Ever since then, friendships have fascinated me. When I started writing Searching for Steven, I knew my protagonist, Sarah, was going to have two best friends. The purpose was for them to offer contradictory opinions about the situation in which Sarah found herself. I wanted them to be friends from different points in Sarah’s life I made Elise her best friend since primary school and Clare from her university days. I also wanted them to hate each other. However, as the series developed and the three women were tested in different situations, I wanted the dynamics of the friendship to change with Elise and Clare becoming closer and Sarah finding herself on the outside. In my eyes, this was as important a part of the story as the romances.

I was in the very fortunate position of being offered two publishing deals. They were very different propositions and I was actively in discussion with the publishers who’d made the first offer before the second came through. The publisher hadn’t seen the second and third book, so the three-book deal was made on the strength of book one alone. The offer was on the table, but they asked for a synopsis of the rest of the series and suddenly alarm bells started ringing because, when I told them that I had a friendship theme as well as the romance, they weren’t too keen. They preferred not to have secondary themes and, because my books were a bit longer than they normally went for, they’d prefer that I cut out the friendship theme in order to cut words. Eek! That wasn’t the story I wanted to write. So when the second publishing deal came in and they didn’t want to remove my secondary theme, I went with them instead.

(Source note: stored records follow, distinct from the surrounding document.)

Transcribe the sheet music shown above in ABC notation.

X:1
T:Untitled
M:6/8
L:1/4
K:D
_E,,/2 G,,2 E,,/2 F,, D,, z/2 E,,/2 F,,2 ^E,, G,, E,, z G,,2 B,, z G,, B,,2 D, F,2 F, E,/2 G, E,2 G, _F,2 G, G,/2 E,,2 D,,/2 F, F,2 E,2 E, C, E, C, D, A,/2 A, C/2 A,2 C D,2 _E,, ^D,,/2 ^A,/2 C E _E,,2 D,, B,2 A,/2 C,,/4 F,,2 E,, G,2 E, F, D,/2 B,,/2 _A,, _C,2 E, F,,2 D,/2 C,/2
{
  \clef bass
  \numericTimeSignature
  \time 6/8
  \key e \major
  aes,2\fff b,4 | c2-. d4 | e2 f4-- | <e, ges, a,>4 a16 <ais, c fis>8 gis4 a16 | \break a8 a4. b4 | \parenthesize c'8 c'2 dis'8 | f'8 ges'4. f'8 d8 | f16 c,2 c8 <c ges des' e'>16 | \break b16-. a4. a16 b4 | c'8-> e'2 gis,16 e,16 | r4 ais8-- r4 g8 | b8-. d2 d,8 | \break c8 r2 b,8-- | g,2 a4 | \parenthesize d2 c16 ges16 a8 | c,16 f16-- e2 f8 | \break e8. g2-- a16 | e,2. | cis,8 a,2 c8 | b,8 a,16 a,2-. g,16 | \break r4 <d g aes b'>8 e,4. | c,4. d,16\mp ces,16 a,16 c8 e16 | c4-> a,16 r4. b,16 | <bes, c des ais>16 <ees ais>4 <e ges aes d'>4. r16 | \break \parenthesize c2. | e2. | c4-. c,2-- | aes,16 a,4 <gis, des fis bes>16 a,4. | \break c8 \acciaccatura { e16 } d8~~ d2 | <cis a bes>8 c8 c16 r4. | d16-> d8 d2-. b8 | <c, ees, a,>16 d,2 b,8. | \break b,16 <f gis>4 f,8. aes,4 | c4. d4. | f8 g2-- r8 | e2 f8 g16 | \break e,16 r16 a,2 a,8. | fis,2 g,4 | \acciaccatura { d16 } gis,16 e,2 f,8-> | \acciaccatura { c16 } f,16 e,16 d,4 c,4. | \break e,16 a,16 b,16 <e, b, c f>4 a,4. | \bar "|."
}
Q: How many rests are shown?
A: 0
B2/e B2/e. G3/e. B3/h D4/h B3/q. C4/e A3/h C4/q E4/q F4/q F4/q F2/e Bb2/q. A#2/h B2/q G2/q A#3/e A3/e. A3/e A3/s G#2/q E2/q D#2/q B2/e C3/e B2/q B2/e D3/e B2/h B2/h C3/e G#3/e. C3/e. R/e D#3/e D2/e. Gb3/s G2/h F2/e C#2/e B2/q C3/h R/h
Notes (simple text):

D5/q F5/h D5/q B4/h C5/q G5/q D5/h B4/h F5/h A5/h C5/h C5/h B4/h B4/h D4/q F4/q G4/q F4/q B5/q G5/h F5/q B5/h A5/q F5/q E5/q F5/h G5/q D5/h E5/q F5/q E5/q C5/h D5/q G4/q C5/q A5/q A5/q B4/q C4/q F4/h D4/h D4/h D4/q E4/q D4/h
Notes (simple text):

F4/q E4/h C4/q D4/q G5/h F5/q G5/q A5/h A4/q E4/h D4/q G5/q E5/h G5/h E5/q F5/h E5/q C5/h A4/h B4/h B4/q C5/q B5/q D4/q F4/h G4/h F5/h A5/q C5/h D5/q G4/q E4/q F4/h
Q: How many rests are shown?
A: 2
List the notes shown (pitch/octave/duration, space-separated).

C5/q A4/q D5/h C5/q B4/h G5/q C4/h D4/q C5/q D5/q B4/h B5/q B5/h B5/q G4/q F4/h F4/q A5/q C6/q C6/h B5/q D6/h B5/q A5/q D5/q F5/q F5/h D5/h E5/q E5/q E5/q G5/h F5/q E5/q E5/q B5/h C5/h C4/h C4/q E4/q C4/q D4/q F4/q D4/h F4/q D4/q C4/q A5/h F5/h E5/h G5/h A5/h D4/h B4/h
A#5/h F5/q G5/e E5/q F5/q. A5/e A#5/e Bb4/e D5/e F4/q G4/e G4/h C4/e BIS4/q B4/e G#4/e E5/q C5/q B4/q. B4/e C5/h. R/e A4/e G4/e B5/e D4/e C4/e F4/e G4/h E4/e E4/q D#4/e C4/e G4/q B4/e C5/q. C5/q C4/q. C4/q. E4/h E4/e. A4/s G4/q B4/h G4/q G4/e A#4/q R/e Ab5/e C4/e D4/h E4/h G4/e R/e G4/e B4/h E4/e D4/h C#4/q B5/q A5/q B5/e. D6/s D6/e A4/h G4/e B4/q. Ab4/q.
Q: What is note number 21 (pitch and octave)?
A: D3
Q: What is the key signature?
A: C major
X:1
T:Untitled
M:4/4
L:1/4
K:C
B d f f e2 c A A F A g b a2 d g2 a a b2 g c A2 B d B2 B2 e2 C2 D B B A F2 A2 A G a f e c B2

Friendship will remain an important part of my future books too. My fifth full-length novel includes a major friendship betrayal and my sixth one will involve a secret which two friends have kept hidden for years. I haven’t written them yet, though! I just know what they’re about. The friendship in book four is a little different because it’s actually between mother and daughter. I’m really looking forward to exploring that one.

Have a great week and, if you haven’t been in touch with some of your friends for a while, why not pick up the phone or send them an email?